Riccardo Saporiti

Riccardo Saporiti, Fabio Nobile

One of the primary challenges in Bayesian inference on the parameters of a diffusion model from discrete observations is the unavailability of an analytical expression for the transition density function between consecutive observation times, which is needed to derive the likelihood function. Extending previous studies that solve Fokker-Planck (FP) type partial differential equations with Normalizing Flows, we propose a new Normalizing Flow architecture to learn the transition density function of the diffusion process between two observation times. We do so by solving in a Neural Galerkin framework the associated FP equation with a Dirac mass as initial condition, over a specified training distribution of the initial datum and the coefficients of the diffusion. We specifically focus on processes whose diffusion matrix vanishes in certain inaccessible boundary regions, such as Stochastic Volatility models that satisfy a Feller condition. The product of the obtained transition densities evaluated along the observed trajectory approximates the likelihood function, thereby enabling cheap posterior sampling via Markov chain Monte Carlo (MCMC). After the offline training phase, inference becomes significantly more efficient, as it avoids the need to solve the FP equation in real time for each parameter proposed by the MCMC sampler or to rely on other likelihood-free methods for Bayesian inference that involve repeated simulation of diffusion bridges.

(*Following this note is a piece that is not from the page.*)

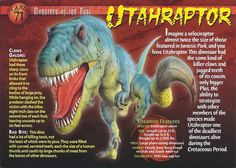 Jurassic World, Names Of Dinosaurs, Mysteries Of The World, Monster Book Of Monsters, Creepy Facts, Extinct Animals, Dinosaur Art, Wild Creatures, Prehistoric Creatures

Riccardo Saporiti, Fabio Nobile

We propose a new Neural Galerkin Normalizing Flow framework to approximate the transition probability density function of a diffusion process by solving the corresponding Fokker-Planck equation with an atomic initial distribution, parametrically with respect to the location of the initial mass. By using Normalizing Flows, we look for the solution as a transformation of the transition probability density function of a reference stochastic process, ensuring that our approximation is structure-preserving and automatically satisfies positivity and mass conservation constraints. By extending Neural Galerkin schemes to the context of Normalizing Flows, we derive a system of ODEs for the time evolution of the Normalizing Flow's parameters. Adaptive sampling routines are used to evaluate the Fokker-Planck residual in meaningful locations, which is of vital importance to address high-dimensional PDEs. Numerical results show that this strategy captures key features of the true solution and enforces the causal relationship between the initial datum and the density function at subsequent times. After completing an offline training phase, online evaluation becomes significantly more cost-effective than solving the PDE from scratch. The proposed method serves as a promising surrogate model, which could be deployed in many-query problems associated with stochastic differential equations, like Bayesian inference, simulation, and diffusion bridge generation.